Drained thermokarst lake basins (DTLBs) are ubiquitous landforms on Arctic tundra lowland. Their dynamic states are seldom investigated, despite their importance for landscape stability, hydrology, nutrient fluxes, and carbon cycling. Here we report results based on high-resolution Interferometric Synthetic Aperture Radar (InSAR) measurements using space-borne data for a study area located on the North Slope of Alaska near Prudhoe Bay, where we focus on the seasonal thaw settlement within DTLBs, averaged between 2006 and 2010. The majority (14) of the 18 DTLBs in the study area exhibited seasonal thaw settlement of 3-4 cm. However, four of the DTLBs examined exceeded 4 cm of thaw settlement, with one basin experiencing up to 12 cm. Combining the InSAR observations with the in situ active layer thickness measured using ground penetrating radar and mechanical probing, we calculated thaw strain, an index of thaw settlement strength along a transect across the basin that underwent large thaw settlement. We found thaw strains of 10-35% at the basin center, suggesting the seasonal melting of ground ice as a possible mechanism for the large settlement.

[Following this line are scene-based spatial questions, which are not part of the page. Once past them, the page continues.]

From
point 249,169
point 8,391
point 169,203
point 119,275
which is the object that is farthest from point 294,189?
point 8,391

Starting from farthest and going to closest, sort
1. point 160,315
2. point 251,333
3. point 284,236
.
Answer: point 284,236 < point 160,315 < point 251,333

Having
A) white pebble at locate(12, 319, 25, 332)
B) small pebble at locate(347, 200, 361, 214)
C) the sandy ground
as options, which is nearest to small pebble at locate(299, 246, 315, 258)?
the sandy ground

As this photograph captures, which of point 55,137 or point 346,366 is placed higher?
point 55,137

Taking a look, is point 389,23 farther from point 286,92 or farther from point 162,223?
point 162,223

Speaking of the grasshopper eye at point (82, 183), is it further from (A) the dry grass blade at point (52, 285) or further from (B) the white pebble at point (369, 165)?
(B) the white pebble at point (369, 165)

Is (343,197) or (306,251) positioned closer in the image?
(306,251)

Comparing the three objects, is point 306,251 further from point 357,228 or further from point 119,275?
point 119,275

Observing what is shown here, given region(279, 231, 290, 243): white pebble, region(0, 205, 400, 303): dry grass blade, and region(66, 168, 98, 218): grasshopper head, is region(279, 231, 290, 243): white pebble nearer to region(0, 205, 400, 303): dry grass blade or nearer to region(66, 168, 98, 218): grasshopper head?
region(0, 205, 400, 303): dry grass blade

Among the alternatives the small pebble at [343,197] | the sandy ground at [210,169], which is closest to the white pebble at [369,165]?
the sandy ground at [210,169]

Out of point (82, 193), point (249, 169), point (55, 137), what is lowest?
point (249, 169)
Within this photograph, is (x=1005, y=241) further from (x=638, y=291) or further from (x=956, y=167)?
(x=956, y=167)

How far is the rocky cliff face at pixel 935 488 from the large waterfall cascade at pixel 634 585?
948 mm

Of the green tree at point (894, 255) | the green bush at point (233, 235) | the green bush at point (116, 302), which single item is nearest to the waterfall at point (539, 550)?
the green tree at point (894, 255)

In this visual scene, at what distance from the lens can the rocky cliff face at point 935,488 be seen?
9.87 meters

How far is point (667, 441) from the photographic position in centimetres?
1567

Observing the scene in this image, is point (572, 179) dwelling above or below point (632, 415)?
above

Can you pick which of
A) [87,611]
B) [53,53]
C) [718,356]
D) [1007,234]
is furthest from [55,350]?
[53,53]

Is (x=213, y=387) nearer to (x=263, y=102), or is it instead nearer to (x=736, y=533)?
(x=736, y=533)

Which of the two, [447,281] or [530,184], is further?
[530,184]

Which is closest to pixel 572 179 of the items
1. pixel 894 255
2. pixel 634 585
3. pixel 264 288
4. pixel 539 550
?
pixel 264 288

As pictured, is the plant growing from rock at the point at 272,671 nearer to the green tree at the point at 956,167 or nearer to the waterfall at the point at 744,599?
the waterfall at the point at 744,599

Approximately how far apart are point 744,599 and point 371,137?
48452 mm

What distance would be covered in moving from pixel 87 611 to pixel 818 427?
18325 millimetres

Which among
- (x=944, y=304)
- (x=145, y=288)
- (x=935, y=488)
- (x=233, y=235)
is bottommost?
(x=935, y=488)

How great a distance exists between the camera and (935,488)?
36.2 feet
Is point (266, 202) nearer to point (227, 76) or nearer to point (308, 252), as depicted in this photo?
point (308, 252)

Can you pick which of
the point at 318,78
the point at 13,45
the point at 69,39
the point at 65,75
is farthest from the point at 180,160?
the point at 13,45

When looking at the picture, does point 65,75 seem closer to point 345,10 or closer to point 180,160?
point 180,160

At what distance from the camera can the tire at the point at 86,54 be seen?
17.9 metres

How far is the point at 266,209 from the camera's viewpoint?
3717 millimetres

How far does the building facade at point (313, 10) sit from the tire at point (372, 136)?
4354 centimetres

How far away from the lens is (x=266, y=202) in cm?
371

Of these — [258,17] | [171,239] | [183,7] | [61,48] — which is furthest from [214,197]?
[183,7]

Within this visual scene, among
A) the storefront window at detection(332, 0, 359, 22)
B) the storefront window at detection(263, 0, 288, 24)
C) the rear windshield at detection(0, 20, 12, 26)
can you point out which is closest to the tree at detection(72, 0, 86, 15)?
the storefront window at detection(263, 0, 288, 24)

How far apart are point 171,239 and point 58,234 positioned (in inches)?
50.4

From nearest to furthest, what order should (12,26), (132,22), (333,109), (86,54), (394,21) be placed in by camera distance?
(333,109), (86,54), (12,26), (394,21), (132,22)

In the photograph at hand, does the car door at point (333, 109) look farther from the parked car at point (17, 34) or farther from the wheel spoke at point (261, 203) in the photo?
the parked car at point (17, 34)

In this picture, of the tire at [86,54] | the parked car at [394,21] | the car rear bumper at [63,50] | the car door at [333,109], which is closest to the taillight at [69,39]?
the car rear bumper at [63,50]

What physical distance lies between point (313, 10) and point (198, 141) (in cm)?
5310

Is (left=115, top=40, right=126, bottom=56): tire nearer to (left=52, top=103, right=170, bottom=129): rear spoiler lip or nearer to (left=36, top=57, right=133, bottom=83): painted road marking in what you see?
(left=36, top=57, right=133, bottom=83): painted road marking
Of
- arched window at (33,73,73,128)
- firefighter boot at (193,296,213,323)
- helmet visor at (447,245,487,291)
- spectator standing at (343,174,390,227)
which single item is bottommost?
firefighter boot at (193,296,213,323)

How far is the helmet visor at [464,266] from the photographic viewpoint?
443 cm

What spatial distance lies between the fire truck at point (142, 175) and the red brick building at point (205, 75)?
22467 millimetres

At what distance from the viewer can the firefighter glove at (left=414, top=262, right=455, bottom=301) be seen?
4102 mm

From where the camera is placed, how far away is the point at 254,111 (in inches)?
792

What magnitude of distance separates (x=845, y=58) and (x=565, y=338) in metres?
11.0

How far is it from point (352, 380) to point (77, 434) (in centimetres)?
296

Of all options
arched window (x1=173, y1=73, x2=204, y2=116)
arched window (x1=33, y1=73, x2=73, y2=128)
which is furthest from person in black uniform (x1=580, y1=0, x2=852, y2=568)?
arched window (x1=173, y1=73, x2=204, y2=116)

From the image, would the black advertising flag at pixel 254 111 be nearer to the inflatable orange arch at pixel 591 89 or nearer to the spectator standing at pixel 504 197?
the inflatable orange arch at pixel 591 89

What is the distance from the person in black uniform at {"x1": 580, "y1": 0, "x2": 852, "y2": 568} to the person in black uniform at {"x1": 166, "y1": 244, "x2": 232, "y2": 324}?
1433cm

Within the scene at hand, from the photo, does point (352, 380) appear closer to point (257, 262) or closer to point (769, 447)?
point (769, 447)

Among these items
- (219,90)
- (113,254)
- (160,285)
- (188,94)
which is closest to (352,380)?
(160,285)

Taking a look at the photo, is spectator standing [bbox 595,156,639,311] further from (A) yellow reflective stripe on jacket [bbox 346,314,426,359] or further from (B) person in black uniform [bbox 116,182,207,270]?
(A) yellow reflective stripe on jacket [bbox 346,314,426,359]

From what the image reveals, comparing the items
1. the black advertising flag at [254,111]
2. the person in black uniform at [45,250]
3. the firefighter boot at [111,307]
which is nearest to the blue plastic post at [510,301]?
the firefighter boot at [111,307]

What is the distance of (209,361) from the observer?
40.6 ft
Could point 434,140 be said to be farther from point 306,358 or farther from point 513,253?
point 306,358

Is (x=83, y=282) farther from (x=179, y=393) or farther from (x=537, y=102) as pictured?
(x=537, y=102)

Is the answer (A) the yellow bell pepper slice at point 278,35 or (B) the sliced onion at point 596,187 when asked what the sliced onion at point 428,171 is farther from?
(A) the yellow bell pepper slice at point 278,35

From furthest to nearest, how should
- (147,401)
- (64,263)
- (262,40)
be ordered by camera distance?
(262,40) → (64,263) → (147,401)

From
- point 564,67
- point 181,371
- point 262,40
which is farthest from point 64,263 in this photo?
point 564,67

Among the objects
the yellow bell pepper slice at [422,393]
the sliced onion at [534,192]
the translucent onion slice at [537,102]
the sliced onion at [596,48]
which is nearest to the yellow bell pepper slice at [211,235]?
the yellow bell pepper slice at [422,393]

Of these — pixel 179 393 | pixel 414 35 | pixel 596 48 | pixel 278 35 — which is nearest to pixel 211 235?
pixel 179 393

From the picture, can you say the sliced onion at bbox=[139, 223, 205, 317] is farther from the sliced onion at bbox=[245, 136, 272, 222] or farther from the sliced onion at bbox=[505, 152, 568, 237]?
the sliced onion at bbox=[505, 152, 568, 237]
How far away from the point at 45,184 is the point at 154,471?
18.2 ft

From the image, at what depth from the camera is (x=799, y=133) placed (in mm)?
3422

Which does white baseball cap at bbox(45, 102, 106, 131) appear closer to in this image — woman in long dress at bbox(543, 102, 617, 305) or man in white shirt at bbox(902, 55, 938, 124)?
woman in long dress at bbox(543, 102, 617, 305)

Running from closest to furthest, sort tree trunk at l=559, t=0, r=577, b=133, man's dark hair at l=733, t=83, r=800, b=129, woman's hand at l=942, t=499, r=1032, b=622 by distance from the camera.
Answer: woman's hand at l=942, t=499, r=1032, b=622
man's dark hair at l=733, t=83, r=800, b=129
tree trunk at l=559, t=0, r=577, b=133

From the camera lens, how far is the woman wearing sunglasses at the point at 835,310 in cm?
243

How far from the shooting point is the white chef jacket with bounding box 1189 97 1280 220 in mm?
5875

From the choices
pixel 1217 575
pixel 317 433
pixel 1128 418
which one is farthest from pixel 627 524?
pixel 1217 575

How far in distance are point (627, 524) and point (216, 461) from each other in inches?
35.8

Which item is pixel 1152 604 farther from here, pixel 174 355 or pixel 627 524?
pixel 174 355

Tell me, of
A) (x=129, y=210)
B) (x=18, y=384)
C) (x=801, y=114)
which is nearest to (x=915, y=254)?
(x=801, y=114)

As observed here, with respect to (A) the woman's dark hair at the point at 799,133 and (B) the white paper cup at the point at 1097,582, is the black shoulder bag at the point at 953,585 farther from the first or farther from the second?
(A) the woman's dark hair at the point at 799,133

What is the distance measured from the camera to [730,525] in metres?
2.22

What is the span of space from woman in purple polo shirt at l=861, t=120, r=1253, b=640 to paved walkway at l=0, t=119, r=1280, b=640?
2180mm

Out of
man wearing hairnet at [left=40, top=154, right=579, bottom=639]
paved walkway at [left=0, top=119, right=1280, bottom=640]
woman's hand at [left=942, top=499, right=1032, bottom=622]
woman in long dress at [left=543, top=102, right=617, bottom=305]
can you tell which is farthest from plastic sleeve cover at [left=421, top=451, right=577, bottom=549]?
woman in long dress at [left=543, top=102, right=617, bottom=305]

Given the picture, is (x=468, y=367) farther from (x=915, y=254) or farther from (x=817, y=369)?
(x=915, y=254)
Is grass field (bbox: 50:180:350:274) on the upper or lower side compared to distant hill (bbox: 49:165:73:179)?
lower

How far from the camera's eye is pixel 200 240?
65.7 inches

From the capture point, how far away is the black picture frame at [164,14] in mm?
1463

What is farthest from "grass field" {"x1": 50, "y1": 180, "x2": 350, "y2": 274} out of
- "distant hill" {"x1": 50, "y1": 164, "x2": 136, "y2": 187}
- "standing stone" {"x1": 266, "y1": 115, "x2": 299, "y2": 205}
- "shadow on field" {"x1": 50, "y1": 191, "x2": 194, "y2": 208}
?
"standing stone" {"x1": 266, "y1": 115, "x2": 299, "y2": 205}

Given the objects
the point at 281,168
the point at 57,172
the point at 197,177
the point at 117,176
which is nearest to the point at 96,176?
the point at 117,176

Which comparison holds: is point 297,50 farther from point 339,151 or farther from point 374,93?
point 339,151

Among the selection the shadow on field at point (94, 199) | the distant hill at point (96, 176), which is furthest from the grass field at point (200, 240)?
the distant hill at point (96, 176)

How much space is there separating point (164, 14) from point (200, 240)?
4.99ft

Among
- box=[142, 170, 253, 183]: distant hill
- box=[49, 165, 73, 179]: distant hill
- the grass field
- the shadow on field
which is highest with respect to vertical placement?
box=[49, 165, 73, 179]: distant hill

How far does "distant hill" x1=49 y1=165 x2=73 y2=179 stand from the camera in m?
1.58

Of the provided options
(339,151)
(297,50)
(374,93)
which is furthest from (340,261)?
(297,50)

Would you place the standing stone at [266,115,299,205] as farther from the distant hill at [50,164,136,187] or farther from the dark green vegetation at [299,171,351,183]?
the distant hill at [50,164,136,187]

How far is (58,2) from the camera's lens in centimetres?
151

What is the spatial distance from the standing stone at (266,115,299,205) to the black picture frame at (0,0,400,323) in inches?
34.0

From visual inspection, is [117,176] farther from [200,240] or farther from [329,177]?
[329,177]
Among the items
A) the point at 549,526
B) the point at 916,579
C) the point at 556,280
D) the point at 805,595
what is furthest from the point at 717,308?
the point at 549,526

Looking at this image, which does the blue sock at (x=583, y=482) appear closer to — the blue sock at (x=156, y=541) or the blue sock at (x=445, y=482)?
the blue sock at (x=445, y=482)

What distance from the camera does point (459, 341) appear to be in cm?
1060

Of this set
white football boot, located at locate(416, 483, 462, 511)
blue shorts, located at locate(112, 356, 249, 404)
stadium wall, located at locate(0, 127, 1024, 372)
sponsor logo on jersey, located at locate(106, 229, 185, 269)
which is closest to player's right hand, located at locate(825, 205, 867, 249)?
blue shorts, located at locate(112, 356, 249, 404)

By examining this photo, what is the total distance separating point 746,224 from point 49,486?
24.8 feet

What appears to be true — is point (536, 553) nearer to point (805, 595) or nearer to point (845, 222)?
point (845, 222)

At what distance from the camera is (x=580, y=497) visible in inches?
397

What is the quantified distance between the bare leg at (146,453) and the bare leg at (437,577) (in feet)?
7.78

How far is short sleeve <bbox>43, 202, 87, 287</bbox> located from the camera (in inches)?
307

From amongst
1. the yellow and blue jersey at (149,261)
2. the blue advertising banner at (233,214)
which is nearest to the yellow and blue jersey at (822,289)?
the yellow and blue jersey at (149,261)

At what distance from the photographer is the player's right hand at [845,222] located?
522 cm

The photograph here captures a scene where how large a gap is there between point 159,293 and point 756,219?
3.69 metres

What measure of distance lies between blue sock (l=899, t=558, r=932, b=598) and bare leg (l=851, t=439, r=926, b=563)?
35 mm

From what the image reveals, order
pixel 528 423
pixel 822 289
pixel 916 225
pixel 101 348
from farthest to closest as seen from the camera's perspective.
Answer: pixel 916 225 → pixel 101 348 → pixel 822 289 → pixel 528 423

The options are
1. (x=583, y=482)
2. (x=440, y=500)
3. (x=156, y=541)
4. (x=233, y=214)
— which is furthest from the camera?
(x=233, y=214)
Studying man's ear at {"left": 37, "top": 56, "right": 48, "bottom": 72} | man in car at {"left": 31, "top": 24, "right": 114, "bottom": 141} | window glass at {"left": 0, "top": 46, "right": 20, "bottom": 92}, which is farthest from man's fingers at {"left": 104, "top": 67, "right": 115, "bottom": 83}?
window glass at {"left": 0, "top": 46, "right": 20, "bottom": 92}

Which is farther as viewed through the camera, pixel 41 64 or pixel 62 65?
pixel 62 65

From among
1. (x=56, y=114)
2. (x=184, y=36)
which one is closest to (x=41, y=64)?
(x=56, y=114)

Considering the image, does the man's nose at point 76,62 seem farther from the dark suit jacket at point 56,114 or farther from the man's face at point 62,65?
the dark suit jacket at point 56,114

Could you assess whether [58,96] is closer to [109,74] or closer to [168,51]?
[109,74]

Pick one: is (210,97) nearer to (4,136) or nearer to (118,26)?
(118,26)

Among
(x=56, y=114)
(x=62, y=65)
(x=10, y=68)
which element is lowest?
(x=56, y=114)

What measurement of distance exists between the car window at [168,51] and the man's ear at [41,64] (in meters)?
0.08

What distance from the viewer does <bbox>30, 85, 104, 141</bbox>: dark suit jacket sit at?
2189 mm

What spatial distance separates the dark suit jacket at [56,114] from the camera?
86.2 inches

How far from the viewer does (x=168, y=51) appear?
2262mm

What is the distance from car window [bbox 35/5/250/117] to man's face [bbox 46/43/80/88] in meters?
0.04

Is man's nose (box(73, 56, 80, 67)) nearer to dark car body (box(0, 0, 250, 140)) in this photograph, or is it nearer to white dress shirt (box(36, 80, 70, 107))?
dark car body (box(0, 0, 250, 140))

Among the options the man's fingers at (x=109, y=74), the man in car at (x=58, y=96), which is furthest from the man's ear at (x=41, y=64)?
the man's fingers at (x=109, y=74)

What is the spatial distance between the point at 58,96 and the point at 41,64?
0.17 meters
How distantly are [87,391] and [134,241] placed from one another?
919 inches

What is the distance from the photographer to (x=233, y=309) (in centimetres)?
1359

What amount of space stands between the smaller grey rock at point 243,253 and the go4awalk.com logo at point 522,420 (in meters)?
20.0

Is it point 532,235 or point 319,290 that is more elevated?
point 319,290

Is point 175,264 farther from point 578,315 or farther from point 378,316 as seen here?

These findings emphasize the dynamic nature of permafrost landforms, demonstrate the capability of the InSAR technique to remotely monitor surface deformation of individual DTLBs, and illustrate the combination of ground-based and remote sensing observations to estimate thaw strain. Our study highlights the need for better description of the spatial heterogeneity of landscape-scale processes for regional assessment of surface dynamics on Arctic coastal lowlands. © 2014 Author(s). CC Attribution 3.0 License.